Priority scheduling can be used to achieve the desired task execution order. For sssp, the priority of an active node is the length of the shortest known path from the source to that node; processing active nodes in increasing distance order, as is done by Dijkstra’s algorithm, is good for work-efficiency. For pfp, each active node is associated with an integer called its height, which is a heuristic estimate of its distance from the sink in the residual graph; processing nodes in decreasing height order improves work-efficiency [4].

Priority scheduling for sequential programs is straightforward: use a priority queue. The priority of items is defined by a user-supplied priority function that encodes the less-than relation between items. There are many implementations of priority queues; one of the most commonly used representations is a heap.

For parallel programs, it is possible in principle to use a concurrent priority queue that uses either locks or lock-free approaches to synchronize insertions and removals from the priority queue. In this paper, we argue that concurrent priority queues are not good priority schedulers for parallel programs. Tasks in the parallel programming context may execute only a few hundred or thousand instructions; for example, sssp tasks take roughly 1,500 cycles (about 300 instructions) on the machines described in Sect. 4. Therefore, it is imperative that scheduling be a lightweight operation. In Sect. 2, we survey prior work that uses concurrent priority queues for priority scheduling. Using sssp, we show experimentally that parallel scaling is severely limited with these approaches.

To address these problems, we introduce a novel priority scheduler in Sect. 3. This ordered-by-integer-metric (obim) scheduler does not use priority queues and has much lower overhead than concurrent priority queues. Its efficiency comes from exploitation of two insights.

  • Exploiting priority inversion. Algorithms that use priorities are often robust to some priority inversion. Although a substantial number of priority inversions can hurt work efficiency, we show that allowing a small number can dramatically reduce communication, synchronization, and coordination between threads.

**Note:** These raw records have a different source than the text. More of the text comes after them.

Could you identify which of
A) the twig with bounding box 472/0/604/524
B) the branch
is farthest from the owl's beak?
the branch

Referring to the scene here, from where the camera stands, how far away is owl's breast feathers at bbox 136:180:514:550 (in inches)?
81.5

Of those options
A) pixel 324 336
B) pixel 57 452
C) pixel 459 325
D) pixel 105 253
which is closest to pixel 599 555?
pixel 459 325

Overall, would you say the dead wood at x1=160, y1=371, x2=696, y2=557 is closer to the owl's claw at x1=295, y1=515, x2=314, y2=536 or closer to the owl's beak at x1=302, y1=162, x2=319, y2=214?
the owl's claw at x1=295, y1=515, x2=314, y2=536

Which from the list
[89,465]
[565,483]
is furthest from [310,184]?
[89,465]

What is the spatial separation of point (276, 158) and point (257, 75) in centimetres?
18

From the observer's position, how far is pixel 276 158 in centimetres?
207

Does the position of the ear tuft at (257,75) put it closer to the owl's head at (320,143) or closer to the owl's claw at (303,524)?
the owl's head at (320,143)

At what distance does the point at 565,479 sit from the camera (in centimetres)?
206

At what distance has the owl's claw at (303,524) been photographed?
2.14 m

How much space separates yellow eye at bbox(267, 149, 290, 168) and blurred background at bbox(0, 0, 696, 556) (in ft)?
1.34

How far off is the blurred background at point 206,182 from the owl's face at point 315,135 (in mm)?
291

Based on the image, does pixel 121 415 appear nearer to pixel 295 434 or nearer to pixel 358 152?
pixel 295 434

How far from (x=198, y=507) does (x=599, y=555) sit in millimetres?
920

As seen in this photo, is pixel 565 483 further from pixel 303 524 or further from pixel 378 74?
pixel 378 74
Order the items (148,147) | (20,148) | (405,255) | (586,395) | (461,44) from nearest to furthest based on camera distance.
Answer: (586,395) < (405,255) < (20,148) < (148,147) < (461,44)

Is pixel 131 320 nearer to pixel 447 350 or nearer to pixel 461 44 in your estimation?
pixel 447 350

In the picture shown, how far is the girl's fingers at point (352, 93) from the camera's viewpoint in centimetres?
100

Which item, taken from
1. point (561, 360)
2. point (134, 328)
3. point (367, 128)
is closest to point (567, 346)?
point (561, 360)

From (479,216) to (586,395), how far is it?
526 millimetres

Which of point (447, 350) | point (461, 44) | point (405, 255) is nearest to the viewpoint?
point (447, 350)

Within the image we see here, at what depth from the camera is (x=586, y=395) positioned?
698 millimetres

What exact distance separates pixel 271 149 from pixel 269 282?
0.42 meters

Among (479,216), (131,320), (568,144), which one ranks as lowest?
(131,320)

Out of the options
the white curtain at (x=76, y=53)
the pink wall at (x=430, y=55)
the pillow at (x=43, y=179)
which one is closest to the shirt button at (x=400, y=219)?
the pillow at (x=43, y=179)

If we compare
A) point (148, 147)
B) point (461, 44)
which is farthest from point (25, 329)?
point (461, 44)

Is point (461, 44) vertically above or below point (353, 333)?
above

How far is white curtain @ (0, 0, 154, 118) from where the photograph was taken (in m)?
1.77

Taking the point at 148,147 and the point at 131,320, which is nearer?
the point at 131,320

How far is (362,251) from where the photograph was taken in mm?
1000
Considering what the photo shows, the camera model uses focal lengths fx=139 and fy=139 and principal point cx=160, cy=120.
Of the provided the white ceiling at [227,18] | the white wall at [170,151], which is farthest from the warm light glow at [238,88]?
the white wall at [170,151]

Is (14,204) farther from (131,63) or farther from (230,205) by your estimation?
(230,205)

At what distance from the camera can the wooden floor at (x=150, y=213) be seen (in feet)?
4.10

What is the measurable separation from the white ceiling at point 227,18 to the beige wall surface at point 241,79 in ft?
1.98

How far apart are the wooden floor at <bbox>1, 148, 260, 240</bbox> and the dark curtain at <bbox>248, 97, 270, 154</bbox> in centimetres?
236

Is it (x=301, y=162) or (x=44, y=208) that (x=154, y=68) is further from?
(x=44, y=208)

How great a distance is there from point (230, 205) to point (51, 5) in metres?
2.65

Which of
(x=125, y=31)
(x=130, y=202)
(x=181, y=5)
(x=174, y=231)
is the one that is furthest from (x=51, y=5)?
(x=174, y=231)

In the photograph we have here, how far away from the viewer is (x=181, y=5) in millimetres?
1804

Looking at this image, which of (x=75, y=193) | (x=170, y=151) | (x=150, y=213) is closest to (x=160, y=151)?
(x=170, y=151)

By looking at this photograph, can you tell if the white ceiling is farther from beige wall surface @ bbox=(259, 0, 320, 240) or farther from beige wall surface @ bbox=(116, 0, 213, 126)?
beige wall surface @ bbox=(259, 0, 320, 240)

  • Architecture-aware design. The memory systems of multicores are hierarchical and communication between remote cores is expensive. The design of obim exploits the memory hierarchy to minimize and control coherence traffic.

In Sect. 4, we evaluate the end-to-end performance of seven irregular benchmarks that benefit from priority scheduling, using obim and concurrent priority queues on four multicore machines. For almost all machine/benchmark/input combinations, obim provides far superior performance; for some of them, the obim-based implementation is 50 times faster than a concurrent priority-queue-based implementation.

2 Prior Work on Concurrent Priority Scheduling

In this section, we evaluate the pros and cons of three different ways in which concurrent priority queues have been used in the literature to implement high-performance parallel sssp. Our conclusions apply to other irregular programs as well, but sssp is a good model problem because scheduling strategies for this problem have been studied extensively.

2.1 Schedulers Based on Priority Queues

We study three ways to use concurrent priority queues for parallel scheduling.

Heap: a central concurrent priority queue. There are many choices of concurrent priority queues, which we discuss below.

Sheap: a concurrent priority queue for each thread with work-stealing. New work created by a thread is always pushed to its own local priority queue, although it may get stolen later. Bertsekas et al. implemented one of the first parallel sssp programs using this approach [1].

Pheap: a concurrent priority queue for each thread, with logically partitioned data structures and owner-computes rule for task assignment. When a new task B is created, the owner-computes rule determines which priority queue to push the task on. This policy has been used by Tang et al. [17]; it was also mentioned in [1]. Work-stealing is usually not performed.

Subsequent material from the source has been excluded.